Il trouva un banc sur lequel s’installer. Un peu haut vers la nef, perdu sur le côté, dans l’ombre, mais qui lui donnait une magnifique vue sur l’autel et les premiers rangs. Parce qu’on n’avait pas trouvé le corps du directeur van Nijmenk, on avait placé un cercueil sur l’autel qui était en fait totalement vide. Mais depuis que l’on avait retrouvé l’épave de son navire et de nombreux corps de matelots, la survie du patrice n’était plus un scénario envisagé.
« Je déteste les enterrements. »
Eva Seyss chuchotait avec une douceur inhabituelle. Elle prenait cette voix sans doute de peur que la vénérable pierre de la chapelle ne porte trop son écho, et qu’ils attirent l’attention dans cette église où plus d’une centaine de gens s’affairaient avec un silence sépulcrale, qui n’était interrompu que lorsque quelqu’un se mettait parfois à tousser.
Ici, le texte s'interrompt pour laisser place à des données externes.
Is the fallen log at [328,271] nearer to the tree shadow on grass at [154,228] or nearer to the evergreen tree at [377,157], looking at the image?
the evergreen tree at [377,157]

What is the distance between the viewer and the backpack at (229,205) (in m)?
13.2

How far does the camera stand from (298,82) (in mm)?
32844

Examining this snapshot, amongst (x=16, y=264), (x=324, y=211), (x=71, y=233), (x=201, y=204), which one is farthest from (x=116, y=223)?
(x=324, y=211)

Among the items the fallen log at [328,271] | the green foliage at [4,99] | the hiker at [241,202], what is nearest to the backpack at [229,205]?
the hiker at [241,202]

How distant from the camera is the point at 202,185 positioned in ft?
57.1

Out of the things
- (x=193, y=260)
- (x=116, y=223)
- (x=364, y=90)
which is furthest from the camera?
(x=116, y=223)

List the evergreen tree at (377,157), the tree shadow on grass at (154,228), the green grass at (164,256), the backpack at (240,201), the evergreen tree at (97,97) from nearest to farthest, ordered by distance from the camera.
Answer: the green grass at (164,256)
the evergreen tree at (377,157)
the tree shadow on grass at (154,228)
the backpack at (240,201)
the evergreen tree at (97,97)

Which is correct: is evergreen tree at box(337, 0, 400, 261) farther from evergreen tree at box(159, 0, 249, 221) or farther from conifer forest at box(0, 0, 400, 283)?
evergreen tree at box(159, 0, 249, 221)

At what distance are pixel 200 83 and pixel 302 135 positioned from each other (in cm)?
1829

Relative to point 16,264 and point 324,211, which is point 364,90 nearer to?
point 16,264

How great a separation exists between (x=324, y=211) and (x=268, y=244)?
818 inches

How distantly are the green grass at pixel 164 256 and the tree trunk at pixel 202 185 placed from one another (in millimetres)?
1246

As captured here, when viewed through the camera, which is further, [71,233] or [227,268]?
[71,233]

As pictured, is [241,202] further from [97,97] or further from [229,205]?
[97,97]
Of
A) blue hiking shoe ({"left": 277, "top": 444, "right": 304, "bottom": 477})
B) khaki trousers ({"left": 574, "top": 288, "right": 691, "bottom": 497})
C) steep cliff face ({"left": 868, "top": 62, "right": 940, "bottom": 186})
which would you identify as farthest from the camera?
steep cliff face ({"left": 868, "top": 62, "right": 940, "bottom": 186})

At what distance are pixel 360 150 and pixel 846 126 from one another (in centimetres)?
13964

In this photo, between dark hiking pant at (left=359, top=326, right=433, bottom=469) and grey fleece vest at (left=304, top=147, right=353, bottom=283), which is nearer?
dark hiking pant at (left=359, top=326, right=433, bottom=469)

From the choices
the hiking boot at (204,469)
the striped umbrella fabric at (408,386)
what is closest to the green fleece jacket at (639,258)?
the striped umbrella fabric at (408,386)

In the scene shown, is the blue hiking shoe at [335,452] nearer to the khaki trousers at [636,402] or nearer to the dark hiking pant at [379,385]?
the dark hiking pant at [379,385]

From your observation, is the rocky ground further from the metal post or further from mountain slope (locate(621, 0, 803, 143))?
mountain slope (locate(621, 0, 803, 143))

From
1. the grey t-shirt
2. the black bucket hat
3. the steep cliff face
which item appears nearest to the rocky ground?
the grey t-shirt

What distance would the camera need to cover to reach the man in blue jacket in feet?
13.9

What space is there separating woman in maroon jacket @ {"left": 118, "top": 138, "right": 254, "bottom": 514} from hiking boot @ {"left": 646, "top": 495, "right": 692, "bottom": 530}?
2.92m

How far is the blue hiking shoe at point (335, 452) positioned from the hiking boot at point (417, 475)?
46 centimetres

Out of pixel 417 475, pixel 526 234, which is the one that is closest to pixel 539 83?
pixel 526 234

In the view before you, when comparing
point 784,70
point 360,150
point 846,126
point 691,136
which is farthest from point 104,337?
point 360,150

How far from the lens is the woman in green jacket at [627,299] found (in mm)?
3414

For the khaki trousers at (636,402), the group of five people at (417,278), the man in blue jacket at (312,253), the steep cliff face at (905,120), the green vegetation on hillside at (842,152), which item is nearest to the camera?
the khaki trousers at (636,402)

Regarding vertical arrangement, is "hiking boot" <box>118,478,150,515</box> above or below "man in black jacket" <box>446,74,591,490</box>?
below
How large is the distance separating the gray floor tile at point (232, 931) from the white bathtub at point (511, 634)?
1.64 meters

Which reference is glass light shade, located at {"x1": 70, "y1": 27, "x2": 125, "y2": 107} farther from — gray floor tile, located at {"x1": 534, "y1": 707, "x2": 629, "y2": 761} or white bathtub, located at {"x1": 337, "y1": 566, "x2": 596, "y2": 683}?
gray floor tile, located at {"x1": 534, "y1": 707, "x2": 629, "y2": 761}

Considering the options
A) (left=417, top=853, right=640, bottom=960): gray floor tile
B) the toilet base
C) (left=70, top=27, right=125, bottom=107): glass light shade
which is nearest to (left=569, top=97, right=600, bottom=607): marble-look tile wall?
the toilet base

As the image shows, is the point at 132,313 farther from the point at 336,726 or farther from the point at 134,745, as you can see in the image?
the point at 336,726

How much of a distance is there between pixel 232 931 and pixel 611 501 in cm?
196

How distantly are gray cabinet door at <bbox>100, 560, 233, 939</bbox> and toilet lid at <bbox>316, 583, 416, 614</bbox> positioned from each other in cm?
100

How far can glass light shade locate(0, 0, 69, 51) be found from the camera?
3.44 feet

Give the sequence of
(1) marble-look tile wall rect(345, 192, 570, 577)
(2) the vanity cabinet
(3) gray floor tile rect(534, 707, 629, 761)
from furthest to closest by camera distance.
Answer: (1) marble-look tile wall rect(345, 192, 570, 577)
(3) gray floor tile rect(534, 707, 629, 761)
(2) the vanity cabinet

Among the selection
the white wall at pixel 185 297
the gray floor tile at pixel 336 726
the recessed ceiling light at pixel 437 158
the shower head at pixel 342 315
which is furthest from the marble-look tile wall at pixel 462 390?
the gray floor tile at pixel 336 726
L’umbramancienne était vêtue tout de noir, mais pour une fois, elle portait une grande robe à épingles qui descendait sous le genou au lieu de se recouvrir d’un pantalon et d’un doublet trop large. Elle avait mit sur sa tête un petit chapeau qui était recouvert d’un voile un peu transparent, qui camouflait une partie de son visage, et, c’était beaucoup plus étonnant, un tout petit peu de rouge sur ses lèvres.
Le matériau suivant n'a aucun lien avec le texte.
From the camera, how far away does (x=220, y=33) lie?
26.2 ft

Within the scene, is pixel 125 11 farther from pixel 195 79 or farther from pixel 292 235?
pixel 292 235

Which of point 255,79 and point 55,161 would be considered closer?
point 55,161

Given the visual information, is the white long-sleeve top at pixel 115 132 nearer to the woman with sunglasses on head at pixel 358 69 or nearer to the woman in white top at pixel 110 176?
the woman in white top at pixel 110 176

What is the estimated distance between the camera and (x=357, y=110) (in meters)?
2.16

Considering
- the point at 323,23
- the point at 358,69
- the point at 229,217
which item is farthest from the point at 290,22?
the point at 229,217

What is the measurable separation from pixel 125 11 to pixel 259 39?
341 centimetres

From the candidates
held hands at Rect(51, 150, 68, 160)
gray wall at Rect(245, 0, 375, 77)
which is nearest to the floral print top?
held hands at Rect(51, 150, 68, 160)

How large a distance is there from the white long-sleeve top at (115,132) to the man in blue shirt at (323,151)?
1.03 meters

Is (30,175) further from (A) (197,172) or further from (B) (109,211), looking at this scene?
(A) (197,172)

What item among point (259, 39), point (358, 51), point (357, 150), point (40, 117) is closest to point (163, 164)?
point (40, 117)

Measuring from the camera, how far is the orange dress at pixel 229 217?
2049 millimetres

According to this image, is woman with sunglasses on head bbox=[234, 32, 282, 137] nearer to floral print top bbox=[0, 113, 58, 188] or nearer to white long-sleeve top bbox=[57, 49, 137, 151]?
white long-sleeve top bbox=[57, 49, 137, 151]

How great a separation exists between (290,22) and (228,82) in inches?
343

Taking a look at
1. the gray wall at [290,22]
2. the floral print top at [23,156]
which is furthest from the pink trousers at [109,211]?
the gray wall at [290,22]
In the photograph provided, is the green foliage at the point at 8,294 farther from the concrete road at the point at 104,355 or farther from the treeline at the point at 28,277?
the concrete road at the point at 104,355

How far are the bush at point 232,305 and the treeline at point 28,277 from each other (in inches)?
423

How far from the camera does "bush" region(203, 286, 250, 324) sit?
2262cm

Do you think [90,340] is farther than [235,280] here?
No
« Regarde moi ça. Toute cette foule d’hypocrites qui sont venus non pas pour pleurer, mais pour montrer qu’ils pleurent. D’ordinaire, aux enterrements, il y a toujours quelques sincères au milieu des imposteurs, mais ce n’est pas le cas aujourd’hui.
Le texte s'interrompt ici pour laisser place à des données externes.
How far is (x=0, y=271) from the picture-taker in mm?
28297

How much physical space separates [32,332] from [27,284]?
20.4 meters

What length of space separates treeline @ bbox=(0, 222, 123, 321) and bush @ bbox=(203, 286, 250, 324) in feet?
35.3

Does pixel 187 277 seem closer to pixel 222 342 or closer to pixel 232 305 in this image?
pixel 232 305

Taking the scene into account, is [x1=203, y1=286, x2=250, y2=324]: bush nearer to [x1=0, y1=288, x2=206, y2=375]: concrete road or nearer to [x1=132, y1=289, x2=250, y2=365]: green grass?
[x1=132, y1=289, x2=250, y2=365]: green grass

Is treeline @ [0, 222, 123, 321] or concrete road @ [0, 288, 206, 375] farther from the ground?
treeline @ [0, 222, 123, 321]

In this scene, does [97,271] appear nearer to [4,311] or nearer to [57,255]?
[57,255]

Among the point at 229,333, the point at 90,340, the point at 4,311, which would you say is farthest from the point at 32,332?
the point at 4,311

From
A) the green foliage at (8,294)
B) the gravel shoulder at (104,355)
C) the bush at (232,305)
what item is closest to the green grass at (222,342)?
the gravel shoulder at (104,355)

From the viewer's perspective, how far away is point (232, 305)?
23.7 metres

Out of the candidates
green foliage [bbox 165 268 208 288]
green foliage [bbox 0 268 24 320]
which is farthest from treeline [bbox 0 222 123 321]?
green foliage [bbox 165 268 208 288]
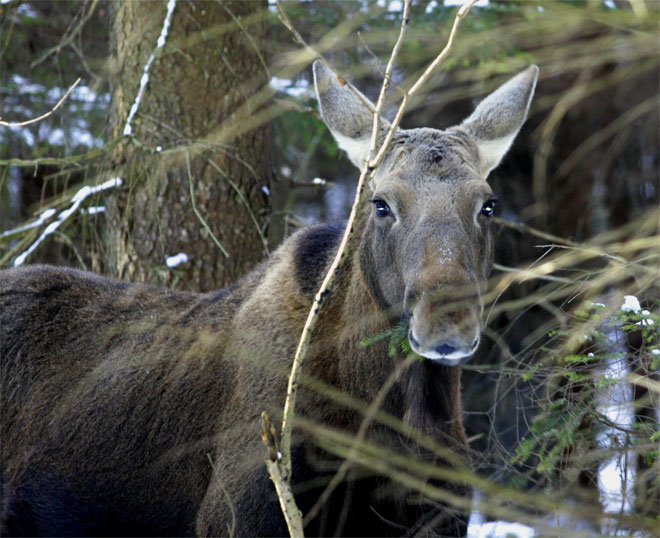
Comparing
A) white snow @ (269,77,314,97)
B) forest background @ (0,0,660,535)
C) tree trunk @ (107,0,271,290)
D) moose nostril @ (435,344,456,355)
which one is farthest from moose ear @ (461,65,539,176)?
white snow @ (269,77,314,97)

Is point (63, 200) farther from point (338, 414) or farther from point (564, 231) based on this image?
point (564, 231)

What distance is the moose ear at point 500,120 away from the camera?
5074mm

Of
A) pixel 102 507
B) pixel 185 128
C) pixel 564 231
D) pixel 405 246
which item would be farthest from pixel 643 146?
pixel 102 507

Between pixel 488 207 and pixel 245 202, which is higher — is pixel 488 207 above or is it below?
above

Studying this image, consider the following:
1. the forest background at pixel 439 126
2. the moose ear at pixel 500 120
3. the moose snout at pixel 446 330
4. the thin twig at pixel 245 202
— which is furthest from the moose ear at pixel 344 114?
the moose snout at pixel 446 330

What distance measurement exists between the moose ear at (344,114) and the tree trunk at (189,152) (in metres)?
1.39

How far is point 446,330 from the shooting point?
11.6ft

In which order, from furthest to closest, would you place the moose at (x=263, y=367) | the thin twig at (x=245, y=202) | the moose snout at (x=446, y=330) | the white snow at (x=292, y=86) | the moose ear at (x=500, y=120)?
the white snow at (x=292, y=86), the thin twig at (x=245, y=202), the moose ear at (x=500, y=120), the moose at (x=263, y=367), the moose snout at (x=446, y=330)

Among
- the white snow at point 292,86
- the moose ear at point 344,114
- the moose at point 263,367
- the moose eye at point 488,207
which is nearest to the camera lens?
the moose at point 263,367

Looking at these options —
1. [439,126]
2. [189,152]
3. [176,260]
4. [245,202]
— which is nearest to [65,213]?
[176,260]

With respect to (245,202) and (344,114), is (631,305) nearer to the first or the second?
(344,114)

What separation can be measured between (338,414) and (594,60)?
2.26 m

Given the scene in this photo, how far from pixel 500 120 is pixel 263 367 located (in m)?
2.16

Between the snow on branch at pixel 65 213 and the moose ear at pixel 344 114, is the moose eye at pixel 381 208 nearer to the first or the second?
the moose ear at pixel 344 114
Sasha avait trop d’ennemis, et pas assez d’amis. »
Qui étaient la centaine de personnes qui se pressaient à l’intérieur ? Des représentants des guildes, des bourgeois triés sur le volet qui avaient, en obtenant un laissez-passer de la Commission Spéciale, prouvaient qu’ils comptaient dans la vie de la cité, comme s’ils venaient à un banquet important ou aux premiers rangs d’une cérémonie exceptionnelle. Dans les rangs les plus proches se trouvaient des invités d’importance, des ambassadeurs, des pairs nobiliaires, des universitaires, et surtout, les directeurs de Marienburg, leurs excellences qui venaient honorer leur collègue.
« Tu vois la jolie femme qui pleure, dix-neuvième rang, chapeau à plumeau bizarre ? »
« Je vais te donner un scoop Faust, une avant-première, une information qu’extrêmement peu de gens ont à Marienburg. Tiens-toi bien.
Sasha van der Nijmenk s’est marié. En secret. Cette petite meuf, là, c’est Klara de Leydenhoven, une troisième fille de la noblesse mineure du Jutonsryk. Pas la meilleure des unions possibles. Et le testament de Sasha, qui n’a toujours pas été ouvert puisqu’il a été tout juste reconnu comme mort par la justice, la désigne comme héritière de tous ses biens, capitaux, et propriétés foncières.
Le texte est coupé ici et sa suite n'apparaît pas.